Work required =>
Only the lines from the one containing "Interacting vote fraction: 8%." through the final line of the entries below are wanted, each copied exactly.

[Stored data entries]
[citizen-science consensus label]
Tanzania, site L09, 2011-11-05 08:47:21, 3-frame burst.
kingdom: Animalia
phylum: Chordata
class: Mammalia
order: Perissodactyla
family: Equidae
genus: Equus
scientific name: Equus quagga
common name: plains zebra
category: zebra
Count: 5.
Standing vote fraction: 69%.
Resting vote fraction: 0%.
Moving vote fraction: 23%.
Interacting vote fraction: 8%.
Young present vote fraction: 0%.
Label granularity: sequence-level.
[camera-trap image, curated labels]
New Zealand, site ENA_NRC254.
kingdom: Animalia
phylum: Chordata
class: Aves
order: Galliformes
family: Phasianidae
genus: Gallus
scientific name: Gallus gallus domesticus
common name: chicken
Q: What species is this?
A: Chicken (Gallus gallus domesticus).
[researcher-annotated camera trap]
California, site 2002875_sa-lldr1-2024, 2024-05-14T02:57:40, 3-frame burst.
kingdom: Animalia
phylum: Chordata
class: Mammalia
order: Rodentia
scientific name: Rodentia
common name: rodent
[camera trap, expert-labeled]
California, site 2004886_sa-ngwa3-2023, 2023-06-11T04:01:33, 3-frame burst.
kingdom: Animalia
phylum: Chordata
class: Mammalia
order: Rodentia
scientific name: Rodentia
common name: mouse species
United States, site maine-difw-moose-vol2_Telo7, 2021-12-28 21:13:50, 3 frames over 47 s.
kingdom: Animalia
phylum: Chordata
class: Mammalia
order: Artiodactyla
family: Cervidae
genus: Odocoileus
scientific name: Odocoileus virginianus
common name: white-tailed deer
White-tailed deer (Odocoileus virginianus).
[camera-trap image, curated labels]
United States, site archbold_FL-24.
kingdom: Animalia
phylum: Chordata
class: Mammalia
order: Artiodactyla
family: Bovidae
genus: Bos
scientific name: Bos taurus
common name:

Solution below =>
Interacting vote fraction: 8%.
Young present vote fraction: 0%.
Label granularity: sequence-level.
[camera-trap image, curated labels]
New Zealand, site ENA_NRC254.
kingdom: Animalia
phylum: Chordata
class: Aves
order: Galliformes
family: Phasianidae
genus: Gallus
scientific name: Gallus gallus domesticus
common name: chicken
Q: What species is this?
A: Chicken (Gallus gallus domesticus).
[researcher-annotated camera trap]
California, site 2002875_sa-lldr1-2024, 2024-05-14T02:57:40, 3-frame burst.
kingdom: Animalia
phylum: Chordata
class: Mammalia
order: Rodentia
scientific name: Rodentia
common name: rodent
[camera trap, expert-labeled]
California, site 2004886_sa-ngwa3-2023, 2023-06-11T04:01:33, 3-frame burst.
kingdom: Animalia
phylum: Chordata
class: Mammalia
order: Rodentia
scientific name: Rodentia
common name: mouse species
United States, site maine-difw-moose-vol2_Telo7, 2021-12-28 21:13:50, 3 frames over 47 s.
kingdom: Animalia
phylum: Chordata
class: Mammalia
order: Artiodactyla
family: Cervidae
genus: Odocoileus
scientific name: Odocoileus virginianus
common name: white-tailed deer
White-tailed deer (Odocoileus virginianus).
[camera-trap image, curated labels]
United States, site archbold_FL-24.
kingdom: Animalia
phylum: Chordata
class: Mammalia
order: Artiodactyla
family: Bovidae
genus: Bos
scientific name: Bos taurus
common name:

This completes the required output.